Desde mediados del siglo pasado, todo arte es efímero, una camiseta de moda, el
peinado de primavera. Eso o… un activo
financiero, un colgajo museable: ¡al cementerio!
Conversaciones
con Yeats. ¿Qué tal se da eso de convivir con el apellido del vate irlandés?
-Ha impedido de modo fulminante que publique una
sola de mis malditas poesías.
-Podías haberlas publicado en City
Lights Books.
-Sólo soy un maldito librero.
-Entonces…
-Entonces es tarde para todo.
-Nunca es tarde para publicar poesía…
-¡Menuda presunción a mi edad! Sólo creo ya en la
fábrica del lenguaje y no en las emociones del mentiroso que se vale de él para
narrar entuertos o apostillas.
-Pues transforma la poesía sólo en lenguaje.
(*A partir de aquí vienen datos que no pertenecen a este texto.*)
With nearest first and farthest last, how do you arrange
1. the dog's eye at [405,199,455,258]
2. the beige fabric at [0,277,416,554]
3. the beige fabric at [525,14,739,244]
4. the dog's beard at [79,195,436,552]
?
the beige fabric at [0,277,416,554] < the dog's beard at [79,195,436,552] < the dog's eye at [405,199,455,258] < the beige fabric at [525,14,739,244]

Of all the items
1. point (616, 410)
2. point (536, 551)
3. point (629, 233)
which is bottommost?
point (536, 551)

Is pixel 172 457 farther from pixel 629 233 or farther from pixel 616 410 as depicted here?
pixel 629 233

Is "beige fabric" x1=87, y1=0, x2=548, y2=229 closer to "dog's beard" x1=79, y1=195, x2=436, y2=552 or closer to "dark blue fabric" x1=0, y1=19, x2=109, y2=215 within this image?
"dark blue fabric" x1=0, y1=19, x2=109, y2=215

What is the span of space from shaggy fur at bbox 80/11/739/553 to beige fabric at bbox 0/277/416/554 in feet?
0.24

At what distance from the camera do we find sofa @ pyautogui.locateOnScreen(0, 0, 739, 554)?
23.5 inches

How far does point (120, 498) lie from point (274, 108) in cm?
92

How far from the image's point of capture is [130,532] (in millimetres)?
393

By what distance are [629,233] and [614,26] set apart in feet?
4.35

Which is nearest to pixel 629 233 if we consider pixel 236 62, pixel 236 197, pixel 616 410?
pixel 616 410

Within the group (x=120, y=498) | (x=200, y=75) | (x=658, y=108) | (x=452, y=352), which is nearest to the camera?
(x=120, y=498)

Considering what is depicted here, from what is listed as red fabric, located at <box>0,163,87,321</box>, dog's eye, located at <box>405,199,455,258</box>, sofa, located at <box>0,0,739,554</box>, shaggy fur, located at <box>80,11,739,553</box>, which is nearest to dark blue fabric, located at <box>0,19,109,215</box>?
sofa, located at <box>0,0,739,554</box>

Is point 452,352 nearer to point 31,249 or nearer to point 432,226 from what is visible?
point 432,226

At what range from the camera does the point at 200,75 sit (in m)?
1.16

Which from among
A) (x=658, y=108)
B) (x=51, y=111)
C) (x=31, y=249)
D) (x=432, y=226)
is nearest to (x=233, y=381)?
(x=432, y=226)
-Por entonces ya había demasiados poetas en
cualquier parte del mundo. Ahora no me interesa nada más que la poesía oral, la
de las montañas… Tipos barbudos y desnudos al sol, mujeres libres a la
intemperie, con los senos al aire y los ojos limpios, gritando sus versos… a la
nada.
-¿Qué demonios de poesía es ésa?
-La que no precisa ser escrita. Escúchala, deja que
el aire disuelva su sonido. No la escribas. Transmítela de viva voz.
-Volvemos al Medievo analfabeto y memorión, al
sonsonete, la musiquilla juglaresca, recitadora.
-Deberías saber que hablo de una poesía sin rima,
desprovista de la artificiosa métrica, esa especie de ganchillo moderno para
viejas indignas y letradas y sonetistas varios. ¡Bonita artesanía! Dedícate al
barro y dale con los pies al torno.
-¿A qué nos enfrentamos, entonces?
-A un salmo profano y abrupto que celebra un mundo
indecible. Y es posible que, una vez escuchado, te olvides de él
inmediatamente.
-Una cultura sin tradición…
-Una sucesión sin imposiciones.
-¿Y dónde quedará la memoria de las generaciones
venideras?
-Amigo, algo sucederá, una especie de monstruo
inagotable venido del espacio, o por el espacio, que almacene la memoria de
todos nosotros. Lo más hermoso… sería partir de cero. Dejar que se enfríe otra
vez la maldita roca, que fluya el agua… A rodar.
(…)
-¿Qué hay de The
rats?
-¡Hideputa!
-¡Toda la vida de lector lo he sido, amigo!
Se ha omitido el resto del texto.